## LESETEXT
Angesichts dieser Flut von Filmen könnte man fast von einer Sisi-Renaissance sprechen. Als Ur-Film-Sisi gilt für die meisten bekanntlich Romy Schneider, welche die Kaiserin neben Karlheinz Böhm in Ernst Marischkas Trilogie aus den 1950ern verkörpert hat. Dabei gab es schon 1920 den ersten „Sisi“-Film. Viele weitere folgten in allen möglichen Spielarten, so etwa „Bully“ Herbigs Persiflage „Lissi und der wilde Kaiser“ von 2007.
Das neue filmische Aufblühen von Sisi in der Pandemiezeit könnte auch die Sehnsucht zur Rückkehr nach einem normalen Leben widerspiegeln. Damit haben sie fürs Publikum eine ähnliche Funktion, wie Marischkas „Sissi“-Filme der 50er. Nachdem die Welt für viele Deutsche in den Trümmern lag, erfüllten solche Heimatfilme in den Wiederaufbaujahren die Sehnsucht nach einem Stück heiler Welt und Geborgenheit.
Der Kaiserin, der wir in Frauke Finsterwalders diesjährigem Berlinale-Beitrag und am 30. März in den Kinos anlaufenden „Sisi & Ich“ begegnen, ist so etwas wie ein Lockdown-Opfer. Auf der Insel Korfu lebt diese von Susanne Wolff dargestellte Sisi zurückgezogen und isoliert nur mit dem engsten Hofstaat, während ihr Mann Kaiser Franz Joseph im fernen Wien weilt. Zu dieser zumeist nur aus Frauen bestehenden Kommune stößt Irma Gräfin von Sztáray als neue Hofdame. Sandra Hüller, bekannt aus dem Kinodrama „Toni Erdmann“ von 2016, spielt diese anfangs noch an Konventionen gefesselte ledige Frau. In Sisis Gegenwart muss sie sich an deren Marotten gewöhnen: strenge Diät – die Magersucht der Kaiserin ist ständiges Thema –, Turnübungen, Spaziergänge im sportlichen Laufschritt, bequeme Kleidung statt Korsettzwang und Sprünge von der Steilklippe ins Meer.

## VORLIEGENDE DATEN
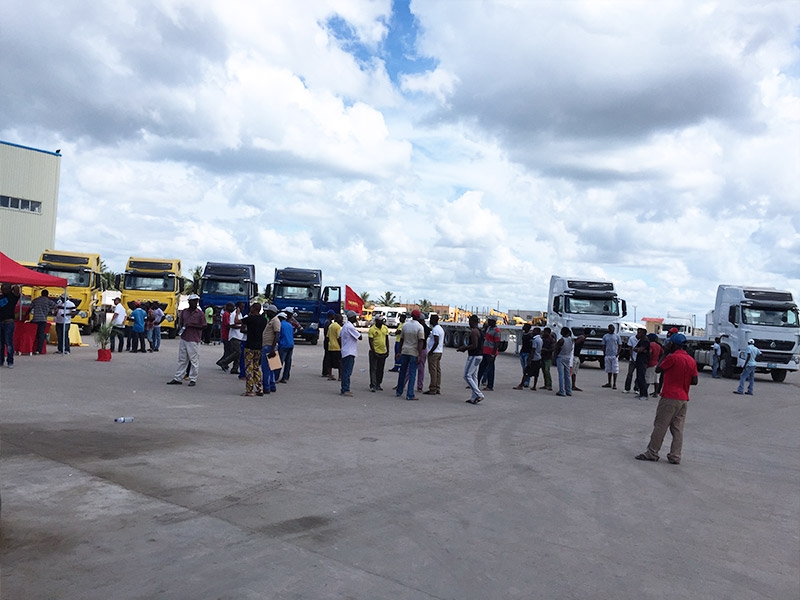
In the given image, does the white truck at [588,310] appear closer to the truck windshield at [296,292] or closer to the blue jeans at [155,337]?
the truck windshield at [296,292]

* * *

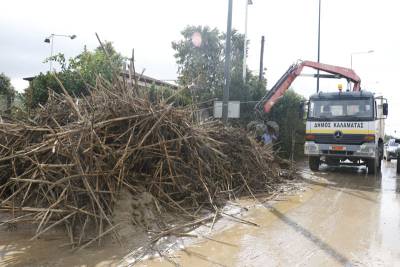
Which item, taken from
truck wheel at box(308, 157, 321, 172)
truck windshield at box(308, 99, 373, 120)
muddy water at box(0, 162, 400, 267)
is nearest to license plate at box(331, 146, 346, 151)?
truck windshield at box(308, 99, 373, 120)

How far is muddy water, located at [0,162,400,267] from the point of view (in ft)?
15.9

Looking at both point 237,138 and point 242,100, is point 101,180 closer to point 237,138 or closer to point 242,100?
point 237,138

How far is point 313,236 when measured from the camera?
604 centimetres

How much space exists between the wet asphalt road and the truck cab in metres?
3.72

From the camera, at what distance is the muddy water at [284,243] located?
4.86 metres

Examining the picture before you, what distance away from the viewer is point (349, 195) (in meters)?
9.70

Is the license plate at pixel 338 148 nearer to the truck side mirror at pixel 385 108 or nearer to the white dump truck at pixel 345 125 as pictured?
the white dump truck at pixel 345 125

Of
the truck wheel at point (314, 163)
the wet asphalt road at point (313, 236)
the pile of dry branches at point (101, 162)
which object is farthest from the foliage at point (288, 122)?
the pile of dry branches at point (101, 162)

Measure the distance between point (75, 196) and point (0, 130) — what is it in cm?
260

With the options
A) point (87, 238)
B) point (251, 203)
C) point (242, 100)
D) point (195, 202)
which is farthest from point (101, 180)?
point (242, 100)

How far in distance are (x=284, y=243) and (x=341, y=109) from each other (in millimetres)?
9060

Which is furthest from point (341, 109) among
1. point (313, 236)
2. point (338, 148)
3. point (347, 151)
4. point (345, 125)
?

## AUFGABE
Schreiben Sie aus dem Lesetext über die Sisi-Filme den Abschnitt wörtlich ab, der mit den Worten „Das neue filmische“ beginnt und mit „Welt und Geborgenheit.“ endet. Die Einträge stehen in keinem Zusammenhang mit dem Lesetext.

## SCHRIFTLICHE ANTWORT
Das neue filmische Aufblühen von Sisi in der Pandemiezeit könnte auch die Sehnsucht zur Rückkehr nach einem normalen Leben widerspiegeln. Damit haben sie fürs Publikum eine ähnliche Funktion, wie Marischkas „Sissi“-Filme der 50er. Nachdem die Welt für viele Deutsche in den Trümmern lag, erfüllten solche Heimatfilme in den Wiederaufbaujahren die Sehnsucht nach einem Stück heiler Welt und Geborgenheit.